• _What to do_:
Answer these questions from the article on Santa Fe High volleyball:
(a) What seed does Santa Fe High hold in the Class 5A State Volleyball Tournament?
(b) Which team did Santa Fe eliminate in Thursday's semifinals?
(c) How many years ago did Josie Adams say she knew the team was special?

• _Selected excerpt_:

ALBUQUERQUE — You can put pen to paper and try to diagram the secret to Santa Fe High’s success on the volleyball court this season.

But don’t bother.

Demons coach Josie Adams figured it out four years ago.

Most of the players, they had the answer even before that.

As the top overall seed in the Class 5A State Volleyball Tournament, Santa Fe High’s remarkable season in a time of COVID-19 will reach the end Saturday night in The Pit. The Demons (10-1) face perennial big-school powerhouse Centennial (13-0) for the state title.

Moments after Santa Fe eliminated district rival Cleveland in Thursday’s semifinals, Adams said getting to the brink of the program’s first state title since 1996 comes as no surprise.

“I knew this team was special four years ago,” she said. “The first time I got to know these girls, I understood the power they had. So am I surprised? No way. If you go back four years and see what I saw, everyone would say the same thing.”

(Stored data)
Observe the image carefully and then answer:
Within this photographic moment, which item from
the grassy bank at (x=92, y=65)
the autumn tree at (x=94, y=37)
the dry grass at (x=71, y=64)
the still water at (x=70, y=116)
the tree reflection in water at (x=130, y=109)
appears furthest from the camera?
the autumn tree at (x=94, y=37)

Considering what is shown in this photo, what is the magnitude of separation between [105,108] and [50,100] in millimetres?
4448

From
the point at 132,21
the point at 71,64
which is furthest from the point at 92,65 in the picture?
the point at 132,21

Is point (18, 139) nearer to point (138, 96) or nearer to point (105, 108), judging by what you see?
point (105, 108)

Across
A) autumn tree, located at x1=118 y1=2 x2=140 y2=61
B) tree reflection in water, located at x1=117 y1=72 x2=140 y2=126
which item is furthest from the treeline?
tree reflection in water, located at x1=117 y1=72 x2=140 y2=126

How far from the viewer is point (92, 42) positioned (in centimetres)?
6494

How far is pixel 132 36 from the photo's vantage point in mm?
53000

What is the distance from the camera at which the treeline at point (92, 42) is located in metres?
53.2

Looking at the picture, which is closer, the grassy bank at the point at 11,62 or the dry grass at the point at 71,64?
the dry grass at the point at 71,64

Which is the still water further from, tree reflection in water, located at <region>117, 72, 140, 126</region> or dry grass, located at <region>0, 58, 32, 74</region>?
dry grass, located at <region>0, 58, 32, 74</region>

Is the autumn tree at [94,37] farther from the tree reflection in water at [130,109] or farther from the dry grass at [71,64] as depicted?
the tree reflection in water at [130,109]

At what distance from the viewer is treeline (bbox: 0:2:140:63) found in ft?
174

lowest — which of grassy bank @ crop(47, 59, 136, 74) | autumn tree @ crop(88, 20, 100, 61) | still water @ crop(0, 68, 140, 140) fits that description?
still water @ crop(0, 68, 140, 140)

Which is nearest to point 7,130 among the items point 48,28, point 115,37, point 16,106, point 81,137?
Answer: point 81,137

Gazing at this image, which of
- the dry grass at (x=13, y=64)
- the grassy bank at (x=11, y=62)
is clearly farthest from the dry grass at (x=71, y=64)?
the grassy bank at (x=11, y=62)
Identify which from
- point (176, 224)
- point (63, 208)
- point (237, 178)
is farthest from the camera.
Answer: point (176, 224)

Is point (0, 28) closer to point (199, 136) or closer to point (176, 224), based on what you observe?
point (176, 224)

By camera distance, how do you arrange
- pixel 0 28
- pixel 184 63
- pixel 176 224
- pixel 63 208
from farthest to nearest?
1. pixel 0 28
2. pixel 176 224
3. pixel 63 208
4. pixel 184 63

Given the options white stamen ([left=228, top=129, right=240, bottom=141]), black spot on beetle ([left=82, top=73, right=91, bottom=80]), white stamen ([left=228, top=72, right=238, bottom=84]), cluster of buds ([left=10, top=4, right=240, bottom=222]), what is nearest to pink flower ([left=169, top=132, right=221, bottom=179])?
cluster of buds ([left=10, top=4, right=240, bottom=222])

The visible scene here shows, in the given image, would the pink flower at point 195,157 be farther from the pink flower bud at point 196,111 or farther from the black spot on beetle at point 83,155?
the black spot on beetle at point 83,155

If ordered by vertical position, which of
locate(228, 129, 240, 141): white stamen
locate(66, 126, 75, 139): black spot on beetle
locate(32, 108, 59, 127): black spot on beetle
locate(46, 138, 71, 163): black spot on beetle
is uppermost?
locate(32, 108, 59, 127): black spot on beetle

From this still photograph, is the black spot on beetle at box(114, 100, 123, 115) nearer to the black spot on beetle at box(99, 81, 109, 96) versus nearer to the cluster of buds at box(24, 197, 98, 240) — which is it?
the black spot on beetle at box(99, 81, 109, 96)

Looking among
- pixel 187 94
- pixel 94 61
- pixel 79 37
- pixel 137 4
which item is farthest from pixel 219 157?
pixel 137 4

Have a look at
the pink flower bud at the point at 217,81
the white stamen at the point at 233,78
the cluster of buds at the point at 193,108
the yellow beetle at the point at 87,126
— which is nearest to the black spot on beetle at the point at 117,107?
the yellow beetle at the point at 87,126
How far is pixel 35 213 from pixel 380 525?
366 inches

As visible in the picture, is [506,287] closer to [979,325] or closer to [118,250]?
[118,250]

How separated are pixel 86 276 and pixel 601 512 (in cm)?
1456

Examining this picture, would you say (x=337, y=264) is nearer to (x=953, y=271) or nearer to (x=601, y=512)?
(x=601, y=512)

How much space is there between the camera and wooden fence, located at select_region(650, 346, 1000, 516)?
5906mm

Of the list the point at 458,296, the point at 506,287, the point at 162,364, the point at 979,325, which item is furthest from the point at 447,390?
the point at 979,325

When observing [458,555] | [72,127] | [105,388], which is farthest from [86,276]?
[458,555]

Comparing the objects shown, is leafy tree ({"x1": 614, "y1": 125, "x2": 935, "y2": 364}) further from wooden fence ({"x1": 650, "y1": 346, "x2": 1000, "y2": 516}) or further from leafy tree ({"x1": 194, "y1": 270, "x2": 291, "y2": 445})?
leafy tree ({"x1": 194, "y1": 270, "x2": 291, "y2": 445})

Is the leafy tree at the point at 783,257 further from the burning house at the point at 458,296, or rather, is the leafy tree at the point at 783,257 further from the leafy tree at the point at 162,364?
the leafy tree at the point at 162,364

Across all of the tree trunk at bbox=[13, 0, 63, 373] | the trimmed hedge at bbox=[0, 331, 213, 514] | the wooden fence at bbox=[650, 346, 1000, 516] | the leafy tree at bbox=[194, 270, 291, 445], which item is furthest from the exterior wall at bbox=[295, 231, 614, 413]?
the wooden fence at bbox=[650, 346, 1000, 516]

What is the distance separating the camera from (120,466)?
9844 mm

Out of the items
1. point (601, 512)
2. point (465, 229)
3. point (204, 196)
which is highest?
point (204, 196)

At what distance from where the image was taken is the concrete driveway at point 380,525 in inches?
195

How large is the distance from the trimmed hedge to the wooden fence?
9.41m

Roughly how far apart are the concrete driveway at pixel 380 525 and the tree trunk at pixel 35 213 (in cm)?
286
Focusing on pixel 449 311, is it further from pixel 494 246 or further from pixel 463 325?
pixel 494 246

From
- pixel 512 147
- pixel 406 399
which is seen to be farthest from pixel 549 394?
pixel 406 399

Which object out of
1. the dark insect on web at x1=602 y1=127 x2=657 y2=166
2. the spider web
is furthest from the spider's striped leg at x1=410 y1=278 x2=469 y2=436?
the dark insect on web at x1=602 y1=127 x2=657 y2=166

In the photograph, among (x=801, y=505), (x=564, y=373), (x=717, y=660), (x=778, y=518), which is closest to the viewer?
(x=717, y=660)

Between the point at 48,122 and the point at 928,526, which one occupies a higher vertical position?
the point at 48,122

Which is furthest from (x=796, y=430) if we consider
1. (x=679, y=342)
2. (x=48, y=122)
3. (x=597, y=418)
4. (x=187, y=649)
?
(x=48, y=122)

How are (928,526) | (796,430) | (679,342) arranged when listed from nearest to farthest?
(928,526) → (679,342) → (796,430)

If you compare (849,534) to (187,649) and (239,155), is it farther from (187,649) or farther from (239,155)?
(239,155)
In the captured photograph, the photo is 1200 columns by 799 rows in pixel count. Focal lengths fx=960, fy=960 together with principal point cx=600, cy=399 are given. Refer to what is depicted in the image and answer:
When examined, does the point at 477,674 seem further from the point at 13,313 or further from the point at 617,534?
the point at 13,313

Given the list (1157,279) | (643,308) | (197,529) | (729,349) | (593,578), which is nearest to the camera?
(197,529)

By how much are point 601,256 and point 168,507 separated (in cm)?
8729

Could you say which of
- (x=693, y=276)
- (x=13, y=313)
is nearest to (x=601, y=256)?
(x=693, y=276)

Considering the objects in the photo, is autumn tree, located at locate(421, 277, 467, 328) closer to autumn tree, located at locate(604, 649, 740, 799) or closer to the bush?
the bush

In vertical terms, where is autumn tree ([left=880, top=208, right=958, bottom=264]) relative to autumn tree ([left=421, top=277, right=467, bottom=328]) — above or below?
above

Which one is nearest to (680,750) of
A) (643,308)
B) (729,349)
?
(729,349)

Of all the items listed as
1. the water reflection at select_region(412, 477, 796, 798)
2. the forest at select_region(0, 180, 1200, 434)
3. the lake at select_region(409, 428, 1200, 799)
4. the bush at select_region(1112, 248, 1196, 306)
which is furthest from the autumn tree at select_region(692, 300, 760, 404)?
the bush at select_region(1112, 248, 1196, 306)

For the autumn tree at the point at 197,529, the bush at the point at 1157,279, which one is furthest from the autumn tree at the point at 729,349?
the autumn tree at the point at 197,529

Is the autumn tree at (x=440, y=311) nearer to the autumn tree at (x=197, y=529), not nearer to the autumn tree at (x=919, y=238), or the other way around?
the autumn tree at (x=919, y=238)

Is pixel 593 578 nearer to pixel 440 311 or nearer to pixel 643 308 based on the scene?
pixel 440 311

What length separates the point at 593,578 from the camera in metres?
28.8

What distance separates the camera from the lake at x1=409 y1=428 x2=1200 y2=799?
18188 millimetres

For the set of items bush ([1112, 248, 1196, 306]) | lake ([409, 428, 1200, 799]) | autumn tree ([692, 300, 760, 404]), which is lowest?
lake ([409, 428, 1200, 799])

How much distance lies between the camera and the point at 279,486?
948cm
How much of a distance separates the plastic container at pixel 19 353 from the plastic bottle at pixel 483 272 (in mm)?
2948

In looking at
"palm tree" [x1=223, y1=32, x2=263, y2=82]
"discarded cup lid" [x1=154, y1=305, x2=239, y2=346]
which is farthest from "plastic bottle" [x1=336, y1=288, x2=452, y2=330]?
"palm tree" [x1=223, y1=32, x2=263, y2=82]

• _Final answer_:
(a) The top overall seed
(b) Cleveland
(c) Four years ago